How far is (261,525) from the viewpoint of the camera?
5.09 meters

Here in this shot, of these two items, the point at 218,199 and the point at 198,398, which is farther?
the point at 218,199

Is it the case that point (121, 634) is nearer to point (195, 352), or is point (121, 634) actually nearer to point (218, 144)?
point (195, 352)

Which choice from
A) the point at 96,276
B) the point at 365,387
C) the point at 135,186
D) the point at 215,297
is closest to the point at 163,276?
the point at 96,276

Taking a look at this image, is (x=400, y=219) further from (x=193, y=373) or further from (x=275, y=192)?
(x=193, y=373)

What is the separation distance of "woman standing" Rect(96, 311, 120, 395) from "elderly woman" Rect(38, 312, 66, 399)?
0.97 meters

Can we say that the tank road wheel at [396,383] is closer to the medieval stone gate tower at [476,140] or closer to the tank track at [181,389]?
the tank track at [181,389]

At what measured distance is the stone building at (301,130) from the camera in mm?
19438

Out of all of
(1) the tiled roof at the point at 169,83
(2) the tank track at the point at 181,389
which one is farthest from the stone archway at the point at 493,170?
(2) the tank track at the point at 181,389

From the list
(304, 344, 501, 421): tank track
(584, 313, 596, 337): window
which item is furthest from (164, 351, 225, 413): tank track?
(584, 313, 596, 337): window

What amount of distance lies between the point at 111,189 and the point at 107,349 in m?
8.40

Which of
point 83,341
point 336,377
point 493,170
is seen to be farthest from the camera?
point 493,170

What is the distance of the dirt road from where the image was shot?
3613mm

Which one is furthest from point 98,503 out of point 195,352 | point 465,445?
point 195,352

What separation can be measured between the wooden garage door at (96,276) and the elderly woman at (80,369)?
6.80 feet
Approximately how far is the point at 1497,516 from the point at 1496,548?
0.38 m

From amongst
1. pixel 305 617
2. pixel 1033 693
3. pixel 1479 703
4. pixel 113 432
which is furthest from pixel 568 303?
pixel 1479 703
--------
• DO THIS
Copy out all of the data above line for line, changing nothing.

• SOLUTION FOR THIS PROBLEM
How far is (261,525) from the viewpoint of the camera?
5.09 meters

Here in this shot, of these two items, the point at 218,199 and the point at 198,398, which is farther?
the point at 218,199

Is it the case that point (121, 634) is nearer to point (195, 352), or is point (121, 634) actually nearer to point (218, 144)?
point (195, 352)

Which choice from
A) the point at 96,276
B) the point at 365,387
C) the point at 135,186
D) the point at 215,297
is closest to the point at 163,276?
the point at 96,276

Taking a look at this image, is (x=400, y=219) further from (x=193, y=373) or further from (x=275, y=192)?
(x=193, y=373)

What is the separation distance of "woman standing" Rect(96, 311, 120, 395) from "elderly woman" Rect(38, 312, 66, 399)?
0.97 meters

Can we say that the tank road wheel at [396,383] is closer to the medieval stone gate tower at [476,140] or closer to the tank track at [181,389]?
the tank track at [181,389]

At what measured distance is the stone building at (301,130) from the camera in mm?
19438

Out of all of
(1) the tiled roof at the point at 169,83
(2) the tank track at the point at 181,389
which one is farthest from the stone archway at the point at 493,170?
(2) the tank track at the point at 181,389

From the list
(304, 344, 501, 421): tank track
(584, 313, 596, 337): window
which item is furthest from (164, 351, 225, 413): tank track?
(584, 313, 596, 337): window

What amount of distance lies between the point at 111,189 and the point at 107,349 in m?
8.40

Which of
point 83,341
point 336,377
point 493,170
is seen to be farthest from the camera?
point 493,170

What is the distance of the dirt road from where the image was shot?
3613mm

Which one is furthest from point 98,503 out of point 195,352 | point 465,445?
point 195,352

What separation can be measured between the wooden garage door at (96,276) and the elderly woman at (80,369)?
6.80 feet
Approximately how far is the point at 1497,516 from the point at 1496,548?
0.38 m

From amongst
1. pixel 305 617
2. pixel 1033 693
3. pixel 1479 703
4. pixel 113 432
which is furthest from pixel 568 303?
pixel 1479 703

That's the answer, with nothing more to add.